→ Spatial questions tied to pictures

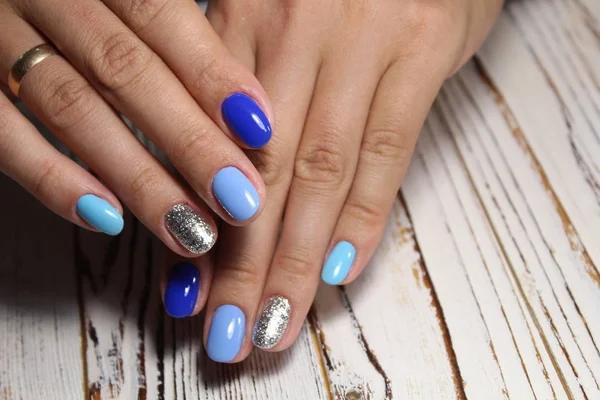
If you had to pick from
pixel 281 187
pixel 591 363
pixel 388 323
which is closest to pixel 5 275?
pixel 281 187

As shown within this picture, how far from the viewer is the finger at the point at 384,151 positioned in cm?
80

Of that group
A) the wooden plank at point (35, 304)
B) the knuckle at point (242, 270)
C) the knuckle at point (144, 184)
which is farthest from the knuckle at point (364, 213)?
the wooden plank at point (35, 304)

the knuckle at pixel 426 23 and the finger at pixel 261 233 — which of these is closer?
the finger at pixel 261 233

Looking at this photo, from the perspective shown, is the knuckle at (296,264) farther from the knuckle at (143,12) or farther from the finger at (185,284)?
the knuckle at (143,12)

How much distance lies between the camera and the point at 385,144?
83 cm

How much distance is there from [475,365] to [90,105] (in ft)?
1.68

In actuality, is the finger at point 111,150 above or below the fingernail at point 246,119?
below

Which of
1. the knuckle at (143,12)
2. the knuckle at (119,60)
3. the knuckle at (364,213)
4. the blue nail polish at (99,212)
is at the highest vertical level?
the knuckle at (143,12)

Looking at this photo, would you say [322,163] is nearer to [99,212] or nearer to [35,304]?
[99,212]

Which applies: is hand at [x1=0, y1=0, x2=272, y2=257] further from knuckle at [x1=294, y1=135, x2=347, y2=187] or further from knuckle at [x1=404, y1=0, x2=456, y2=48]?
knuckle at [x1=404, y1=0, x2=456, y2=48]

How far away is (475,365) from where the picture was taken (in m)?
0.74

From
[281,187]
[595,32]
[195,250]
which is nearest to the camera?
[195,250]

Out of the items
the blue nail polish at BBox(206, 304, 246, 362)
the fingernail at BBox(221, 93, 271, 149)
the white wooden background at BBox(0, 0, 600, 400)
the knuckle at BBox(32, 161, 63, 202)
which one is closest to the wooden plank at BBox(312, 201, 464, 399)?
the white wooden background at BBox(0, 0, 600, 400)

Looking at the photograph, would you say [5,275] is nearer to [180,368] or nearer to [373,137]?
[180,368]
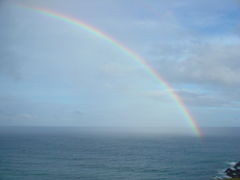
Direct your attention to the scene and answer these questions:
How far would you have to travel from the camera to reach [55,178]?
202ft

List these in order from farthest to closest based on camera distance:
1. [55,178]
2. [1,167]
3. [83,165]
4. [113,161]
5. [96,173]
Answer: [113,161] < [83,165] < [1,167] < [96,173] < [55,178]

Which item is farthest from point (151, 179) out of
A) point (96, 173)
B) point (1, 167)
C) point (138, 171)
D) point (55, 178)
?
point (1, 167)

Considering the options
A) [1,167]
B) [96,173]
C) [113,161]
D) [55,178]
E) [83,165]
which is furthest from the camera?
[113,161]

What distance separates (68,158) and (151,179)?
36.8 m

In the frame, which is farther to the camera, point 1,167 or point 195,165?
point 195,165

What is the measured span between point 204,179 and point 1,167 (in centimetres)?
5235

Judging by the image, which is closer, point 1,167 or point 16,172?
point 16,172

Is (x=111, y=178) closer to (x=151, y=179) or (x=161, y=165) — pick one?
(x=151, y=179)

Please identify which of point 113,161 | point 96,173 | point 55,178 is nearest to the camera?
point 55,178

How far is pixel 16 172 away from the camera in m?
67.1

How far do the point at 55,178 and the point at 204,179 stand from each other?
112ft

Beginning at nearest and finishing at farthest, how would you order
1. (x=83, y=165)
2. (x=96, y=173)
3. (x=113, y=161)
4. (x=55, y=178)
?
(x=55, y=178) → (x=96, y=173) → (x=83, y=165) → (x=113, y=161)

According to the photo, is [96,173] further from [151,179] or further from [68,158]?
[68,158]

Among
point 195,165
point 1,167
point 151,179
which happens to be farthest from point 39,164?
point 195,165
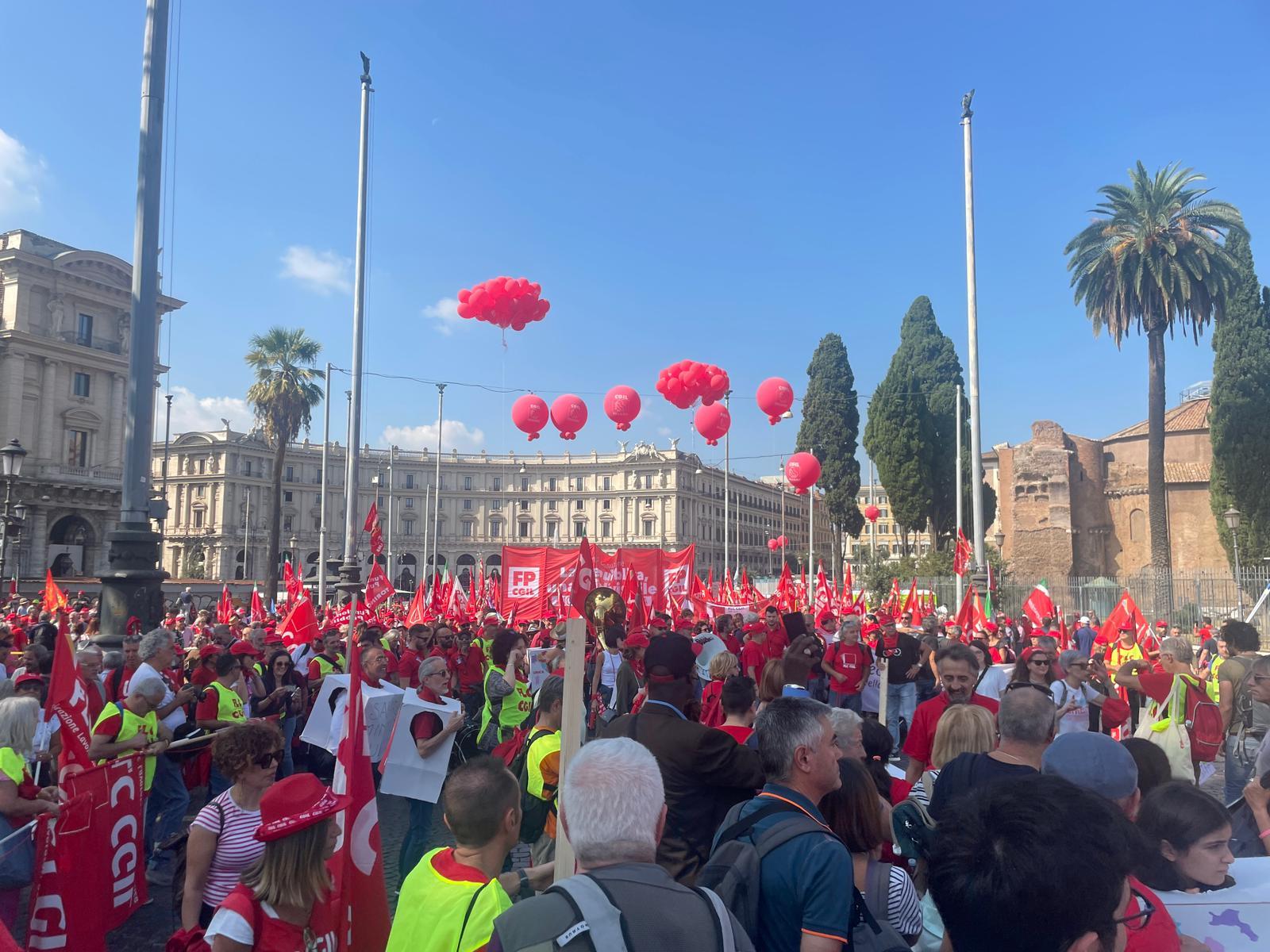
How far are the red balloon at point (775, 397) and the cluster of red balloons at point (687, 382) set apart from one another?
52.3 inches

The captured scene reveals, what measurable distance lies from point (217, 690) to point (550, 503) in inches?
3894

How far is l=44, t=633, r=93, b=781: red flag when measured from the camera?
478 centimetres

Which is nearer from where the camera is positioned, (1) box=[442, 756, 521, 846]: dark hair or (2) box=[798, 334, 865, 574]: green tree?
(1) box=[442, 756, 521, 846]: dark hair

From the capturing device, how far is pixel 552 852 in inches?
174

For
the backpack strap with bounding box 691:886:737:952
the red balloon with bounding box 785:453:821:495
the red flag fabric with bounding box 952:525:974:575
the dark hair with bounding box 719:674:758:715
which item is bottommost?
the backpack strap with bounding box 691:886:737:952

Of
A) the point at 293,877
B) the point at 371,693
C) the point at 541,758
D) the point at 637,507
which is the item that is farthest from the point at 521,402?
the point at 637,507

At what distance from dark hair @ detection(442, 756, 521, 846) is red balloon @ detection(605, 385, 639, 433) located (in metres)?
17.5

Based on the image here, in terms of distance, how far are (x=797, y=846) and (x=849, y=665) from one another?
8.88 metres

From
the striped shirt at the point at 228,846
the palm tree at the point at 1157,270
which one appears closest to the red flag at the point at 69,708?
the striped shirt at the point at 228,846

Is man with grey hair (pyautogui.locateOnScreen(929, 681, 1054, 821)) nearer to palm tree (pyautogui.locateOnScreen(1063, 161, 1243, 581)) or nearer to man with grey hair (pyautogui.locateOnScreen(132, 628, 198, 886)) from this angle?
man with grey hair (pyautogui.locateOnScreen(132, 628, 198, 886))

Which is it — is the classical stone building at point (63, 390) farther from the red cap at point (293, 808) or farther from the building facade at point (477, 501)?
the red cap at point (293, 808)

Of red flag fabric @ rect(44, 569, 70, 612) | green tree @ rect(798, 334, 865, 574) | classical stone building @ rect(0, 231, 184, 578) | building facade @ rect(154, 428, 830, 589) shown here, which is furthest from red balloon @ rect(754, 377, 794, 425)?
building facade @ rect(154, 428, 830, 589)

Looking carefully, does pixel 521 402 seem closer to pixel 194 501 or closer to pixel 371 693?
pixel 371 693

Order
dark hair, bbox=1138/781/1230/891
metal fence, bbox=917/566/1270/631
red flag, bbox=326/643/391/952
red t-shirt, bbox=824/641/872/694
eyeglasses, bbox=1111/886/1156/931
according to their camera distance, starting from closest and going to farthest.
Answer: eyeglasses, bbox=1111/886/1156/931 < dark hair, bbox=1138/781/1230/891 < red flag, bbox=326/643/391/952 < red t-shirt, bbox=824/641/872/694 < metal fence, bbox=917/566/1270/631
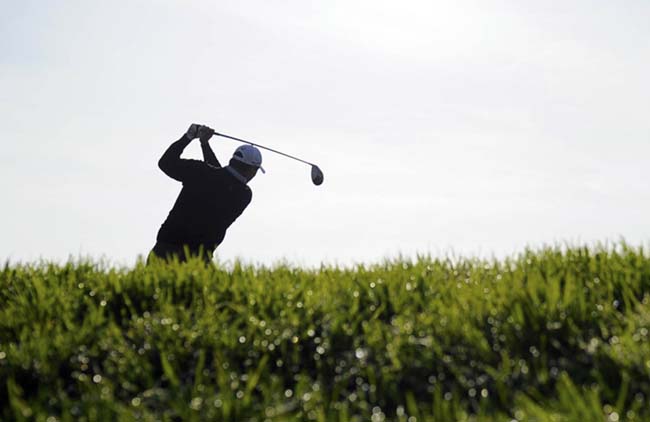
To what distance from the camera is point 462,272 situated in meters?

→ Given instruction
Quote every record above exactly, leaving out any pictures.

→ Result
If you had to pick from
pixel 281 187
pixel 591 363
pixel 388 323
which is closest to pixel 5 275?
pixel 281 187

As shown within this picture, how far from the viewer is the finger at the point at 384,151 positioned in cm?
80

Of that group
A) the wooden plank at point (35, 304)
B) the knuckle at point (242, 270)
C) the knuckle at point (144, 184)
which is farthest from the knuckle at point (364, 213)?
the wooden plank at point (35, 304)

the knuckle at pixel 426 23 and the finger at pixel 261 233 — which of these is closer?
the finger at pixel 261 233

Looking at this photo, from the perspective shown, is the knuckle at (296,264) farther from the knuckle at (143,12) or farther from the finger at (185,284)?
the knuckle at (143,12)

How much distance lies between the camera and the point at 385,144?
83 cm

How much distance is there from [475,365] to [90,105] (in ft)?
1.68

In actuality, is the finger at point 111,150 above or below the fingernail at point 246,119?
below

Which of
1. the knuckle at (143,12)
2. the knuckle at (119,60)
3. the knuckle at (364,213)
4. the blue nail polish at (99,212)
is at the highest vertical level?
the knuckle at (143,12)

Looking at this photo, would you say [322,163] is nearer to [99,212] or nearer to [35,304]?
[99,212]

Which applies: is hand at [x1=0, y1=0, x2=272, y2=257] further from knuckle at [x1=294, y1=135, x2=347, y2=187] or further from knuckle at [x1=404, y1=0, x2=456, y2=48]?
knuckle at [x1=404, y1=0, x2=456, y2=48]

How far away is (475,365) from where the picture was taken (in m)?
0.74

From
[281,187]
[595,32]
[195,250]
which is nearest to the camera?
[195,250]

Out of the items
the blue nail polish at BBox(206, 304, 246, 362)
the fingernail at BBox(221, 93, 271, 149)
the white wooden background at BBox(0, 0, 600, 400)
the knuckle at BBox(32, 161, 63, 202)
which one is closest to the wooden plank at BBox(312, 201, 464, 399)?
the white wooden background at BBox(0, 0, 600, 400)

Looking at the photograph, would you say [5,275] is nearer to [180,368] or nearer to [373,137]?
[180,368]
Direct your attention to the scene and answer these questions:
How far would you have to travel from the camera to reach [55,178]?
202ft

List these in order from farthest to closest based on camera distance:
1. [55,178]
2. [1,167]
3. [83,165]
4. [113,161]
5. [96,173]
Answer: [113,161] < [83,165] < [1,167] < [96,173] < [55,178]

Which item is farthest from point (151, 179) out of
A) point (96, 173)
B) point (1, 167)
C) point (138, 171)
D) point (55, 178)
?
point (1, 167)

Considering the options
A) [1,167]
B) [96,173]
C) [113,161]
D) [55,178]
E) [83,165]
which is furthest from the camera?
[113,161]

What distance separates (68,158) and (151,179)?
36.8 m

In the frame, which is farther to the camera, point 1,167 or point 195,165?
point 195,165

What is the measured span between point 204,179 and point 1,167 (in centimetres)?
5235

Judging by the image, which is closer, point 1,167 or point 16,172?
point 16,172

Is (x=111, y=178) closer to (x=151, y=179) or (x=161, y=165) — pick one?
(x=151, y=179)

Please identify which of point 113,161 | point 96,173 | point 55,178 is nearest to the camera?
point 55,178

How far is pixel 16 172 away from the camera in m?
67.1

How far do the point at 55,178 and the point at 204,179 stand from each other?
112ft

Beginning at nearest and finishing at farthest, how would you order
1. (x=83, y=165)
2. (x=96, y=173)
3. (x=113, y=161)
4. (x=55, y=178)
?
(x=55, y=178) → (x=96, y=173) → (x=83, y=165) → (x=113, y=161)

According to the photo, is [96,173] further from [151,179] or further from [68,158]?
[68,158]

Among
point 195,165
point 1,167
point 151,179
which happens to be farthest from point 39,164?
point 195,165
How far are the red balloon at point (775, 397) and the cluster of red balloons at point (687, 382) set apart from one another?
52.3 inches

The captured scene reveals, what measurable distance lies from point (217, 690) to point (550, 503) in inches?
3894

How far is l=44, t=633, r=93, b=781: red flag when measured from the camera?
478 centimetres

Which is nearer from where the camera is positioned, (1) box=[442, 756, 521, 846]: dark hair or (2) box=[798, 334, 865, 574]: green tree?
(1) box=[442, 756, 521, 846]: dark hair

From the capturing device, how far is pixel 552 852 in inches?
174

For
the backpack strap with bounding box 691:886:737:952
the red balloon with bounding box 785:453:821:495
the red flag fabric with bounding box 952:525:974:575
the dark hair with bounding box 719:674:758:715
which item is bottommost?
the backpack strap with bounding box 691:886:737:952

Of
A) the point at 293,877
B) the point at 371,693
C) the point at 541,758
D) the point at 637,507
which is the item that is farthest from the point at 521,402?
the point at 637,507

At what distance from dark hair @ detection(442, 756, 521, 846) is red balloon @ detection(605, 385, 639, 433) located (in metres)?
17.5

Based on the image here, in terms of distance, how far are (x=797, y=846) and (x=849, y=665) from one another?
8.88 metres

From
the striped shirt at the point at 228,846
the palm tree at the point at 1157,270
which one appears closest to the red flag at the point at 69,708?
the striped shirt at the point at 228,846

Is man with grey hair (pyautogui.locateOnScreen(929, 681, 1054, 821)) nearer to palm tree (pyautogui.locateOnScreen(1063, 161, 1243, 581)) or nearer to man with grey hair (pyautogui.locateOnScreen(132, 628, 198, 886)) from this angle?
man with grey hair (pyautogui.locateOnScreen(132, 628, 198, 886))

Which is it — is the classical stone building at point (63, 390) farther from the red cap at point (293, 808) or farther from the building facade at point (477, 501)?
the red cap at point (293, 808)

Of red flag fabric @ rect(44, 569, 70, 612) | green tree @ rect(798, 334, 865, 574) | classical stone building @ rect(0, 231, 184, 578) | building facade @ rect(154, 428, 830, 589) shown here, which is furthest from red balloon @ rect(754, 377, 794, 425)?
building facade @ rect(154, 428, 830, 589)

Looking carefully, does pixel 521 402 seem closer to pixel 194 501 or closer to pixel 371 693?
pixel 371 693

Order
dark hair, bbox=1138/781/1230/891
metal fence, bbox=917/566/1270/631
red flag, bbox=326/643/391/952
red t-shirt, bbox=824/641/872/694
eyeglasses, bbox=1111/886/1156/931
according to their camera distance, starting from closest and going to farthest.
Answer: eyeglasses, bbox=1111/886/1156/931 < dark hair, bbox=1138/781/1230/891 < red flag, bbox=326/643/391/952 < red t-shirt, bbox=824/641/872/694 < metal fence, bbox=917/566/1270/631
To what distance from the camera is point 462,272 situated in meters?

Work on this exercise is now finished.